Besonders kritisch ist die Lage bei Wolfram. Dieses Schwermetall besitzt den höchsten Schmelzpunkt aller Metalle und ist in der Rüstung sowie im Maschinenbau unverzichtbar. Nahezu 80 Prozent der weltweiten Produktion entfallen auf China. Aufgrund geopolitischer Spannungen benötigen Exporteure dort mittlerweile staatliche Genehmigungen. Für die zivile Industrie wird die Lage prekär, da sie zusätzlich mit der Nachfrage aus der Rüstungsindustrie konkurrieren muss.

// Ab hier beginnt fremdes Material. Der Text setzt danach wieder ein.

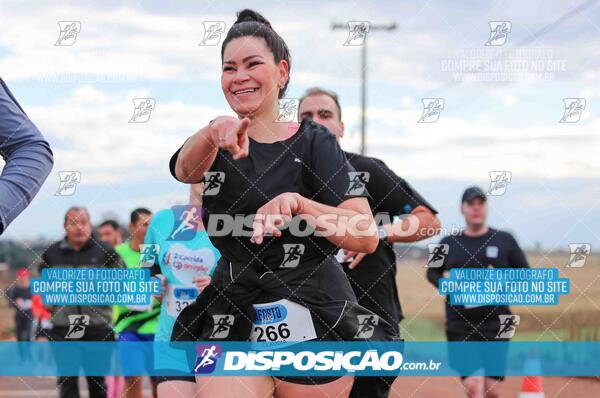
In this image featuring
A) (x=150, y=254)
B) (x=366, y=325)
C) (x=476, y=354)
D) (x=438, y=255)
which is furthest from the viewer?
(x=438, y=255)

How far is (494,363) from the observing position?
9781 millimetres

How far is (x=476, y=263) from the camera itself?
9.73 metres

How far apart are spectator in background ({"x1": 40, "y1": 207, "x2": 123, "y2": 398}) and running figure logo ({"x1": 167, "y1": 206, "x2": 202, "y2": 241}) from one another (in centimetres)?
337

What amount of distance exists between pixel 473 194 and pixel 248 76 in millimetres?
6011

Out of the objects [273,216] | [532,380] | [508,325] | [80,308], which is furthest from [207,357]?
[80,308]

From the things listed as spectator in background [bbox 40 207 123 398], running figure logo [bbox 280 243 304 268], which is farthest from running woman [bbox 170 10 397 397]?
spectator in background [bbox 40 207 123 398]

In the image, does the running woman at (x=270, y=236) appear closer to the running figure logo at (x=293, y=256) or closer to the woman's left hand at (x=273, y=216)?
the running figure logo at (x=293, y=256)

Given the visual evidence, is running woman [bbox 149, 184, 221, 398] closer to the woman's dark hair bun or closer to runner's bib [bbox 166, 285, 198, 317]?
runner's bib [bbox 166, 285, 198, 317]

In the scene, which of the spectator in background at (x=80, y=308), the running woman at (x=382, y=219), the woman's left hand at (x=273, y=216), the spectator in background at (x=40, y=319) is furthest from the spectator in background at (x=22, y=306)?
the woman's left hand at (x=273, y=216)

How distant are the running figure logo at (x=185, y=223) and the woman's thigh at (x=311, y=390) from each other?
3222 millimetres

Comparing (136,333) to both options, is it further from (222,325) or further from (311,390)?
(311,390)

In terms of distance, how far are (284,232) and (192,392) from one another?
1054 mm

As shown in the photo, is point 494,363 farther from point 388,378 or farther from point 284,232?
point 284,232

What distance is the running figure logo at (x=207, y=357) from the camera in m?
4.04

Für ideologiefreie Rohstoffpartnerschaften
Abgesehen von China finden sich kaum größere Unternehmen, die in nennenswerter Größenordnung jene 17 Elemente, die unter die sogenannten Seltenen Erden subsumiert werden, fördern. Während sich Japan und die USA durch langlaufende Lieferverträge abgesichert haben, hat Europa diese Entwicklung verschlafen.
Dabei ist festzuhalten, dass die ideologiegetriebene Vorrangstellung von Windkraft und E-Mobilität hierzulande ohnehin abzulehnen ist. Unabhängig von dieser grundsätzlichen Kritik bleibt jedoch festzuhalten, dass die aktuelle Politik eine massive Rohstoffabhängigkeit vom Ausland zementiert.

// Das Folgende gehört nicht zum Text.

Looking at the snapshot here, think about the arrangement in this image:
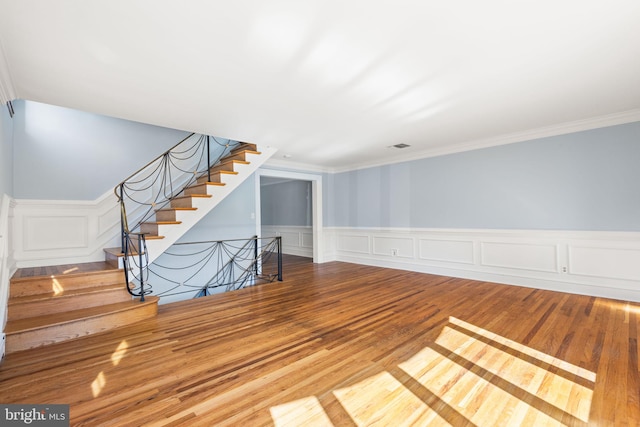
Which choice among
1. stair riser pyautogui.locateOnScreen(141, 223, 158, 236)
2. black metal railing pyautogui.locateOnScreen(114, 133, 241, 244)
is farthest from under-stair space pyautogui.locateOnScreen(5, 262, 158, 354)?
black metal railing pyautogui.locateOnScreen(114, 133, 241, 244)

Ohne Seltene Erden ist die derzeit forcierte Energiewende nicht umsetzbar, schließlich sind je Windrad gut eine Viertel Tonne Seltene Erden verbaut. Auch die „Mobilitätswende“ stößt an ihre Grenzen, da sich in jedem E-Auto durchschnittlich um die fünf Kilogramm dieser wertvollen Stoffe finden. Die Recyclingquoten erreichen bisher nicht einmal zehn Prozent.

#WirWerdenMehr
Deutschland muss seine Zukunftsfähigkeit sichern durch eine Diversifizierung der Lieferketten und ideologiefreie Rohstoffpartnerschaften, die sich an der ökonomischen Interessenlage orientieren. Wo heute die Diplomatie suspendiert und nur noch sanktioniert wird, muss wieder der Leitsatz „Wandel durch Handel“ gelten, um über die Brücke der Ökonomie Polarisierungen abzubauen. Dies bedeutet auch, sich selbst wieder als Rohstoffstandort zu begreifen und entsprechende Raffineriekapazitäten anzuvisieren.
Ausverkauf heimischer Bodenschätze stoppen
Obwohl wir über Vorkommen verfügen – etwa Seltene Erden in Storkowitz (Sachsen) oder Lithium in Thüringen und Sachsen-Anhalt –, ist die Politik zu behäbig. Genehmigungsverfahren dauern Jahre, und die tätigen Konzerne sind zumeist international gesteuert.
Professor Robert Frau (TU Bergakademie Freiberg) beklagt zudem den fehlenden Schutz vor einem Ausverkauf: Abbaurechte sind in der EU nicht an Ausfuhrbeschränkungen geknüpft. Der „Critical Raw Materials Act“ (CRMA) der EU ignoriert den Export kritischer Rohstoffe völlig – ein eklatantes EU-Versagen, dem sich die Bundesrepublik beugt. Höchste Zeit also für die neue HEIMAT-Rohstoffstrategie!